What Remains - 2018
Right after the end of the Franco-Prussian War in 1871, Wilhelm II started a huge effort to strengthen the military power of his German empire. Part of this effort included the construction of a new testing ground for the artillery force, which became increasingly important in modern warfare. A so-called Heeresversuchsanstalt was built some 80 kilometers south of Berlin near the village of Kummersdorf. After the First World War, the Reichswehr illegally used the area; and when in 1933 the Nazis came to power, they converted the place into a technical research center, where tanks, jet engines and rockets were developed and tested. Even a group of the ultra secret Uranium Project was housed at Kummersdorf. Luckily, the Nazi's nuclear scientists weren't successful.
When the Second World War was in its final days, the Red Army captured the labs and the garrison. Soviet forces remained at Kummersdorf until 1994, when they relocated to Russia. Since then, the place is falling to shambles. 25 years have taken their toll, and most structures are reduced to their hulls.

(Stored items)
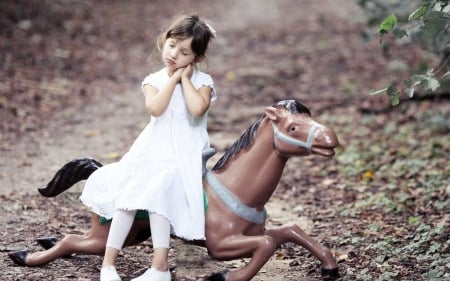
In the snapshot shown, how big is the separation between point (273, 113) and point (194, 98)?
454 millimetres

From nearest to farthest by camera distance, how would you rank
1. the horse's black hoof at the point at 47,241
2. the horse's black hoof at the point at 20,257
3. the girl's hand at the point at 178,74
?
the girl's hand at the point at 178,74 < the horse's black hoof at the point at 20,257 < the horse's black hoof at the point at 47,241

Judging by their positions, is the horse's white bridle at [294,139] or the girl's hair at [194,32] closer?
the horse's white bridle at [294,139]

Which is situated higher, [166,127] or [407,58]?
[407,58]

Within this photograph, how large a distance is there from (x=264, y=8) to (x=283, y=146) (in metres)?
15.3

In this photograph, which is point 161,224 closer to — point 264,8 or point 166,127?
point 166,127

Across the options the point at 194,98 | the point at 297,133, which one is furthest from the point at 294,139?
the point at 194,98

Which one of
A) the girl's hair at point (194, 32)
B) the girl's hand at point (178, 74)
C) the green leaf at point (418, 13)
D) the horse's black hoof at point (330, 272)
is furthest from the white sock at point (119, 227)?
the green leaf at point (418, 13)

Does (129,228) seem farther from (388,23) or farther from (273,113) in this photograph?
(388,23)

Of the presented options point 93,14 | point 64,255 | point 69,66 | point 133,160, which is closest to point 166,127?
point 133,160

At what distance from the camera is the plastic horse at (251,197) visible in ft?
13.7

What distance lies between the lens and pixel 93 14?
15.7 m

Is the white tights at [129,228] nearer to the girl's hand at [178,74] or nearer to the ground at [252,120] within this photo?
the ground at [252,120]

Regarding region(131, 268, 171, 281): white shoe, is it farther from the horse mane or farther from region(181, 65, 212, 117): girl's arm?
region(181, 65, 212, 117): girl's arm

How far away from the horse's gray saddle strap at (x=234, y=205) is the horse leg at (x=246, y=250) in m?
0.13
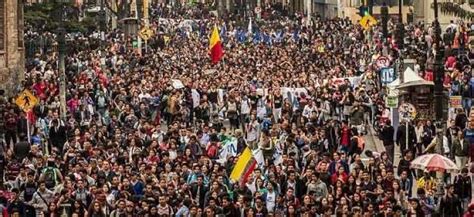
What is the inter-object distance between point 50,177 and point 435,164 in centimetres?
665

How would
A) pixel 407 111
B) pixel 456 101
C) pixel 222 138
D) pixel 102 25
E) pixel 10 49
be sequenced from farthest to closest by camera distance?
pixel 102 25, pixel 10 49, pixel 456 101, pixel 407 111, pixel 222 138

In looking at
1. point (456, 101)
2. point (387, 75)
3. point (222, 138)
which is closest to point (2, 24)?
point (387, 75)

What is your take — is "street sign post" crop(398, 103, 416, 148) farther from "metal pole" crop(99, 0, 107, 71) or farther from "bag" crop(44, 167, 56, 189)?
"metal pole" crop(99, 0, 107, 71)

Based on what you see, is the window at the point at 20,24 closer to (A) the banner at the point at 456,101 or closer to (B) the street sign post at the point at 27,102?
(B) the street sign post at the point at 27,102

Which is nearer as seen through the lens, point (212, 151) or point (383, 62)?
point (212, 151)

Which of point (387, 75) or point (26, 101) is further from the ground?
point (387, 75)

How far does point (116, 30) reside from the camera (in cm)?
7938

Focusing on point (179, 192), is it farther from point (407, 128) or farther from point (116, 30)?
point (116, 30)

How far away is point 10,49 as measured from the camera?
53.4 metres

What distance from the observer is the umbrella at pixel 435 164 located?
27.3 metres

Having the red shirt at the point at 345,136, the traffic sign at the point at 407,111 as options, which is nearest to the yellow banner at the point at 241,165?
the red shirt at the point at 345,136

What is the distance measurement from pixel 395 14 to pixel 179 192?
61.4 m

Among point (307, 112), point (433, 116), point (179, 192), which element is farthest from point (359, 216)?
point (307, 112)

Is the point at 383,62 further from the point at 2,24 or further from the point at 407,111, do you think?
the point at 2,24
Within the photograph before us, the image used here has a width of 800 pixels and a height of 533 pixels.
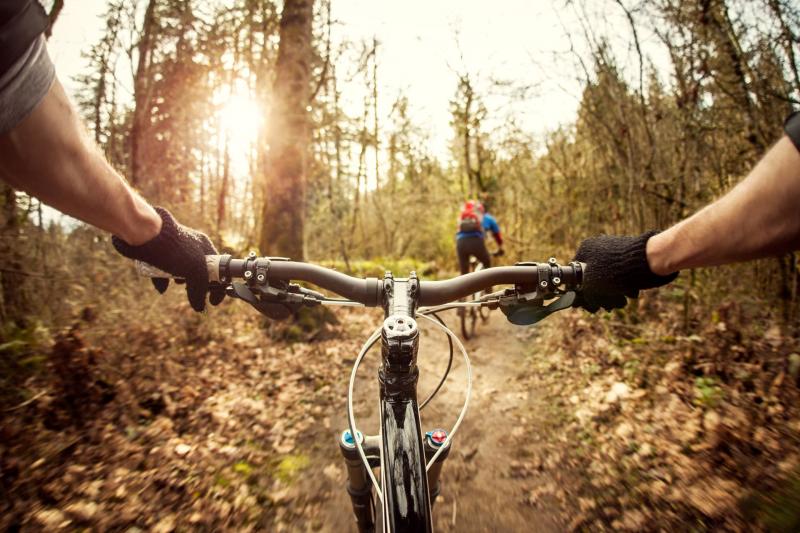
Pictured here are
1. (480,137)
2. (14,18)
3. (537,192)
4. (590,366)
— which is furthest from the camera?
(480,137)

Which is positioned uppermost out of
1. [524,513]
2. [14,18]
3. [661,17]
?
[661,17]

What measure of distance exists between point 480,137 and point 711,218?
17587mm

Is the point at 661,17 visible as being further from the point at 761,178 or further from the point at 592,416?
the point at 761,178

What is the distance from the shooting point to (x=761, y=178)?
3.14ft

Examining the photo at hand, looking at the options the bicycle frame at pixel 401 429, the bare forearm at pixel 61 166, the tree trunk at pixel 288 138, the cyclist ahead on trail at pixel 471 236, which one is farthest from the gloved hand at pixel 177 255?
the cyclist ahead on trail at pixel 471 236

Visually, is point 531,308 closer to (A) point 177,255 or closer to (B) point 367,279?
(B) point 367,279

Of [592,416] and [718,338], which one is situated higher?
[718,338]

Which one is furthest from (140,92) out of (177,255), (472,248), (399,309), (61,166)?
(399,309)

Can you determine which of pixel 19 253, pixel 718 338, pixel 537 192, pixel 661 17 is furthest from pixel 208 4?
pixel 718 338

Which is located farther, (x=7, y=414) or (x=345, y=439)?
(x=7, y=414)

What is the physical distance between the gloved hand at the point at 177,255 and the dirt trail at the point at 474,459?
2.21m

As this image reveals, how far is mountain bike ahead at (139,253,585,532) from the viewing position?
1191mm

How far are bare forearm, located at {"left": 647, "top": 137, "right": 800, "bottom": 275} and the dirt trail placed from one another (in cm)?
258

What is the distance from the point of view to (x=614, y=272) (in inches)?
57.7
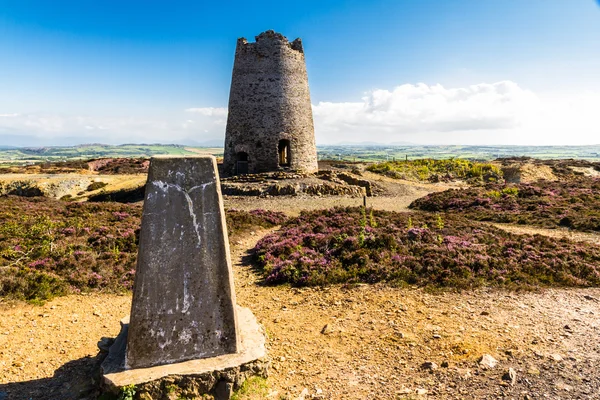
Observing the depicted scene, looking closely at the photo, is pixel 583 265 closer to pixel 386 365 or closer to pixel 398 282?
pixel 398 282

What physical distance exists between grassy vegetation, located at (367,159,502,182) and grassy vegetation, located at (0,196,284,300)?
28047 mm

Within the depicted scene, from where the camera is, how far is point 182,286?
16.0 feet

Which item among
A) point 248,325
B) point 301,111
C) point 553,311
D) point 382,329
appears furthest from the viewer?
point 301,111

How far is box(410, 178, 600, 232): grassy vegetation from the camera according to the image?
681 inches

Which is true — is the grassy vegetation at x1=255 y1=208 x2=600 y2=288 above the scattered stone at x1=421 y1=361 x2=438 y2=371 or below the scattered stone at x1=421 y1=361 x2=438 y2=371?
above

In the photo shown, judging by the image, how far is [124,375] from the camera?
183 inches

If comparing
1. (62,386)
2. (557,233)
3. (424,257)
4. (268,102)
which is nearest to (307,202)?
(268,102)

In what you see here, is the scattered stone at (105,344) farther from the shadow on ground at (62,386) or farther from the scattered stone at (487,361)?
the scattered stone at (487,361)

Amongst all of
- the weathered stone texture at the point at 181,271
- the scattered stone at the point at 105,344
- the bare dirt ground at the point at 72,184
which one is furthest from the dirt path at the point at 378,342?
the bare dirt ground at the point at 72,184

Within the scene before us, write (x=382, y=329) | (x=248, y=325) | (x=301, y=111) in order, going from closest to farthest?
1. (x=248, y=325)
2. (x=382, y=329)
3. (x=301, y=111)

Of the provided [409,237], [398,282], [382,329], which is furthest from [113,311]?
[409,237]

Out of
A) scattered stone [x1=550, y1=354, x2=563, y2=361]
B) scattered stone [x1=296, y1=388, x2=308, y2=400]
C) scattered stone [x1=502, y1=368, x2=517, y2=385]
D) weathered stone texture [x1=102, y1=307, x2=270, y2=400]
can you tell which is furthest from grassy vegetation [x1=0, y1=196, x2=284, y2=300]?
scattered stone [x1=550, y1=354, x2=563, y2=361]

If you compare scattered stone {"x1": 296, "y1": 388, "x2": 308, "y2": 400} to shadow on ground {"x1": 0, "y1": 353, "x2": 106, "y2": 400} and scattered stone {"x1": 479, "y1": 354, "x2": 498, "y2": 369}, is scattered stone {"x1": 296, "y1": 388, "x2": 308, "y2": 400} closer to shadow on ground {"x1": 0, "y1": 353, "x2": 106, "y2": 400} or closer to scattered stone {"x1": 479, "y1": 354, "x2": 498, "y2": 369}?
shadow on ground {"x1": 0, "y1": 353, "x2": 106, "y2": 400}

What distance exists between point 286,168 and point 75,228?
1602 centimetres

:: ASSIGNED TASK ::
Pick up the account of the Kummersdorf testing ground after its final sentence and write a few more sentences of continuation.

:: OUTPUT FOR THIS TASK ::
Only recently, I was invited by the local Förderverein of Museum Kummersdorf to explore and document the vast area, which measures some 3,200 hectares. The photo documentation has started in August 2018, and is scheduled to be finished by the end of the year. A small selection of photographs are shown on this page; more will be added later.
Also at Kummersdorf, the Verein is showing an interesting exhibition in cooperation with the French historical museum at La Coupole. Guerres, Sciences et Techologies covers the era from 1914 to 1945 and gives great insight into military developments of the first half of the 20th century. The exhibition lasts until November 16, 2018, and is open Tuesdays through Sundays from 10.00–18.00 hrs.